Will trains soon be faster than air travel?
Dubai to Abu Dhabi in just 15 minutes. Are you shocked? Oh, and we forgot to mention it was by train, so how about now? Before you start picturing images of a Dubai Metro train with a huge rocket strapped to the back (a discussion for another time), perhaps we should explain the technology that might make this possible: Hyperloop.
There has been a lot of talk regarding this concept in the UAE lately. Representatives from two separate US companies – Hyperloop Technologies (HT) and Hyperloop Transportation Technologies (HTT) — have each tried to pitch a high-speed transport network here. The director-general of the UAE’s Federal Transport Authority, H.E. Dr. Eng. Abdullah Salem Al Kathiri, even told Arabian Business that the government welcomed the idea “in principle”.
Other countries have already signed up. According to reports, Slovakia, Hungary and Austria are planning to create Hyperloop routes between Bratislava, Budapest and Vienna, opening as early as 2020. The proposed link would reduce four-hour journey times to 25 minutes.
And why not? This is essentially a high-speed floating train inside a tube — like a bullet in the barrel of a gun. Passengers climb into their carriage or ‘pod’, with no wheels or tracks to offer resistance, and are accelerated to 1,220kph — slightly less than the speed of sound. The pipes themselves can be made from steel or concrete, and located above or below ground. Everything is powered by solar panels, with the system pumping the tubes constantly to remove air, meaning even less resistance. Electric motors then create a strong magnetic field, lifting the pods and allowing them to coast along.
That makes Hyperloop a faster mode of transport than any other train on the planet, and even some planes. For example, a Boeing 737 travels at 938kph, while last year, Japan’s Maglev train (which uses magnets to hover above the track — similar in some ways to Hyperloop), set a new speed record of 600kph (373mph). Both may be favoured forms of transport now, but neither is as fast as what it’s claimed Hyperloop will be.
Adding credibility to the technology is the fact that it was envisaged by US billionaire entrepreneur Elon Musk — the man behind PayPal and Tesla Motors, among other companies. He wrote a 58-page white paper outlining Hyperloop in August 2013, after he felt the proposed California high-speed rail system — capable of 254kph and travelling from San Francisco to Los Angeles in two-and-a-half hours — was inadequate. He suggested an alternative, but then admitted he was too busy to pursue it himself, so invited others to participate.
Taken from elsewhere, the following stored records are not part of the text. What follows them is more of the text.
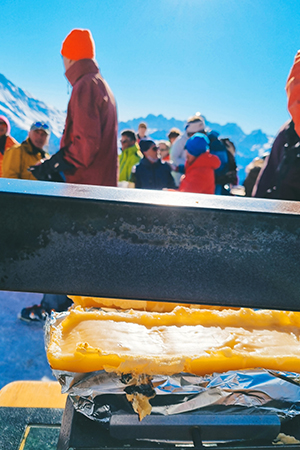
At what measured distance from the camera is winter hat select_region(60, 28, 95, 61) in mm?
2348

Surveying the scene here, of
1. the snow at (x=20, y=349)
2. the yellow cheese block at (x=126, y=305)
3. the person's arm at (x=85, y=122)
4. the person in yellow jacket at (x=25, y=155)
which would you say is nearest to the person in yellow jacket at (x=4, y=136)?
the person in yellow jacket at (x=25, y=155)

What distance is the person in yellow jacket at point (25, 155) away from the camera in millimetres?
3430

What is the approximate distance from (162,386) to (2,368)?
1.97 metres

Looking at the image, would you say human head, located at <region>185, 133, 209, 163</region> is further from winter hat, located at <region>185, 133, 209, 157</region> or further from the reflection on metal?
the reflection on metal

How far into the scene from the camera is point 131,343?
2.71ft

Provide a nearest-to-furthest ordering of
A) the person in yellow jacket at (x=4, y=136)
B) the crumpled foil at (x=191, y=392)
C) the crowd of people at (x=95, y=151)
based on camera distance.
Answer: the crumpled foil at (x=191, y=392)
the crowd of people at (x=95, y=151)
the person in yellow jacket at (x=4, y=136)

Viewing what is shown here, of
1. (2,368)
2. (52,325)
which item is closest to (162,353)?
(52,325)

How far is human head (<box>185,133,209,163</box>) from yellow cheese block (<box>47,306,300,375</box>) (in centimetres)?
223

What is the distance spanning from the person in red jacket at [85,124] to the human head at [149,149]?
173cm

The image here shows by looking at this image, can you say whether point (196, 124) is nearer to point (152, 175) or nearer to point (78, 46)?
point (152, 175)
This is the reason for multiple companies putting Hyperloop into development. HTT was set up using a crowdfunding and crowdsourcing model, while HT is led by a number of former Silicon Valley and Washington figures. Both plan build their own test tracks in the US, on which they hope to put the theory into practice.
It is these tests that will answer some of the many questions surrounding the project. Can the Hyperloop system really be built at a fraction of the cost of a regular railway? If solar panels are used, will they generate enough power? What effect will it have on the passengers when rapidly taking off or slowing down? And can you still get up and use the bathroom? Or enjoy a coffee? Above all, will it be safe?
Another consideration is the lack of natural light. On a regular train, you can look out of the window, but inside a tunnel and moving so quickly, that will be impossible. HTT is already working on a solution, according to CNET.com, with augmented windows, controllable via a smartphone, which render a landscape image and display journWilley info.
Smaller networks between cities would come first, but if a success it might be possible to jump on the Hyperloop and head from Dubai to London, or maybe farther afield, in just a few hours — it would certainly compete with air travel. A quick commute from Dubai to Abu Dhabi would be handy, although falling asleep and missing your stop might make things interesting. Who knows where you’d end up?